In other cases, the popular misunderstanding that photographic media simply record the way things are often complicates image ethics. For example, US magazines and newspapers publish few photographs of African-Americans, but when they do, those shown are disproportionately depicted as athletes, entertainers, or people charged with crimes (Lester 1994). Because published pictures are inevitably a small selection of all available images, every pictorial selection by a photographer and an editor involves a potential stereotype with an ethical dilemma.
Advertising relies as much as journalism on the credibility of visual messages to persuade viewers of the legitimacy of its claims. Entertainment utilizes the realism of visual media to construct convincing simulated worlds from its stories. With names such as “advertorials” and “infomercials,” advertisers mimic the production cues of print and screen journalists to present appeals as information. In advertising of all types, commercial and political, images are often intentionally constructed to be misleading. Through art direction, staging, and photo manipulation, they easily and purposefully lead readers or viewers to draw false or irrelevant inferences and connotations. When public relations directors or news editors use flashy covers and front-page layouts as advertisements for the news, they easily fall into the same practices. The inherently ambiguous nature of pictures in such mass media contexts make image ethics a daily concern.
Digital technology has added yet another layer of complexity to the ethical use of visual messages. Image manipulation did not begin with computer technology, but digitalization has greatly expanded the speed and power with which alterations can be made. Digital manipulations are relatively easy to accomplish, are hard to detect, and can change the original image so that verification of authenticity becomes impossible. Only a serious commitment to ethical standards prevents the wholesale fabrication of pictures. Few would argue that images used in journalism contexts should have the same low level of credibility as those pictures used in advertising. However, without close attention to image ethics, such a situation may become the norm.
References:
- Gross, L. P., Katz, J. S., & Ruby, J. (eds.) (1991). Image ethics: The moral rights of subjects in photographs, film, and television. Oxford: Oxford University Press.
- Gross, L. P., Katz, J. S., & Ruby, J. (eds.) (2003). Image ethics in the digital age. Minneapolis: University of Minnesota Press.

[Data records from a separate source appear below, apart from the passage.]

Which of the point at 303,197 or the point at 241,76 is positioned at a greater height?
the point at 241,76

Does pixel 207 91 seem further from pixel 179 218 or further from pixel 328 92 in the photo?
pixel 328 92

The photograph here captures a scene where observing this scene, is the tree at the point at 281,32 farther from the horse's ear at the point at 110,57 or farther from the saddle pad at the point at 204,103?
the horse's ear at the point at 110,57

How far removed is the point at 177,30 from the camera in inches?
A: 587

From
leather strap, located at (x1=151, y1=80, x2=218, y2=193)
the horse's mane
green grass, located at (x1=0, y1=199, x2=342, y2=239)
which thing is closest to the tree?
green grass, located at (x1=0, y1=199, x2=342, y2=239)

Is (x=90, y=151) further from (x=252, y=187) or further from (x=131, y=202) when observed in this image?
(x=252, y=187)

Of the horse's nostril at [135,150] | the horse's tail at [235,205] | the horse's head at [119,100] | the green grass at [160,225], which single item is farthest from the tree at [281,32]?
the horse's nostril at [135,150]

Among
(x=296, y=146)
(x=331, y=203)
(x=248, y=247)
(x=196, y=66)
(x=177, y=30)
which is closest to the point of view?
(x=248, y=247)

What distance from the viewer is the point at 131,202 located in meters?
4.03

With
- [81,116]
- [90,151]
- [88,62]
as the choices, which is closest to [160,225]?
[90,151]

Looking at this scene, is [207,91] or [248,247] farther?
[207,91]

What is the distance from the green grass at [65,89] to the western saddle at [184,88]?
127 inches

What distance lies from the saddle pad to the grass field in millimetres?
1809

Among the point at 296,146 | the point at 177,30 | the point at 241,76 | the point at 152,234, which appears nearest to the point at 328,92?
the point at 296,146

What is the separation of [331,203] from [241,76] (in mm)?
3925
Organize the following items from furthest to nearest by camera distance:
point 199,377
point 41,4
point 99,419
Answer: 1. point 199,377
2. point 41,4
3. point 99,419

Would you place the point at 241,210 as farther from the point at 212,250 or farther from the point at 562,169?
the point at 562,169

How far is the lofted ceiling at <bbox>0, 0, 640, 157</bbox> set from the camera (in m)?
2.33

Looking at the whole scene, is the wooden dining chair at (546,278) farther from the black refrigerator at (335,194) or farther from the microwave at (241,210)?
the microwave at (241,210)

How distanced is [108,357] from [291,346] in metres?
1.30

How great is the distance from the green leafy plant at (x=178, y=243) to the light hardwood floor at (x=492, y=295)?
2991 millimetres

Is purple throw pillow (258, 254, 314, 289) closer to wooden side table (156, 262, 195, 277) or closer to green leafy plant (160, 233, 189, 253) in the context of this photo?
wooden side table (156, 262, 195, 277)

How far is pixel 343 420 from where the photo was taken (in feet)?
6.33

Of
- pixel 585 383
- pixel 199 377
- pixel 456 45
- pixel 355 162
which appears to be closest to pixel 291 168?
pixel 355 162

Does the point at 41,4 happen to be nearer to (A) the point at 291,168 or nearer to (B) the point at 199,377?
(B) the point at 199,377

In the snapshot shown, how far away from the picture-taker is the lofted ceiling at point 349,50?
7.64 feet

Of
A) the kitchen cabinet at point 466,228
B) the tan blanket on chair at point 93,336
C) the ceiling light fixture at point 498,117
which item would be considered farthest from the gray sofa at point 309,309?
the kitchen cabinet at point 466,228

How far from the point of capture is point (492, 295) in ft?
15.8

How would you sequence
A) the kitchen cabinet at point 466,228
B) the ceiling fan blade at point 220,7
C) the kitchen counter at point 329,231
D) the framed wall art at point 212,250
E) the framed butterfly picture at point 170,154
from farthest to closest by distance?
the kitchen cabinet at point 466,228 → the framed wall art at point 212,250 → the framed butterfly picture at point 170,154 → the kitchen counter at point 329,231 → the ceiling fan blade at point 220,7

- Lester, P. M. (1994). African-American photo coverage in four U.S. newspapers, 1937–1990. Journalism and Mass Communication Quarterly, 71, 380 –394.
- Lester, P. M., with Ross, S. (eds.) (2003). Images that injure: Pictorial stereotypes in the media, 2nd edn. Westport, CT: Praeger.
- Messaris, P. (1996). Visual persuasion: The role of images in advertising. Thousand Oaks, CA: Sage.
- Patterson, P., & Wilkins, L. (2008). Media ethics: Issues and cases, 6th edn. Boston: McGraw-Hill.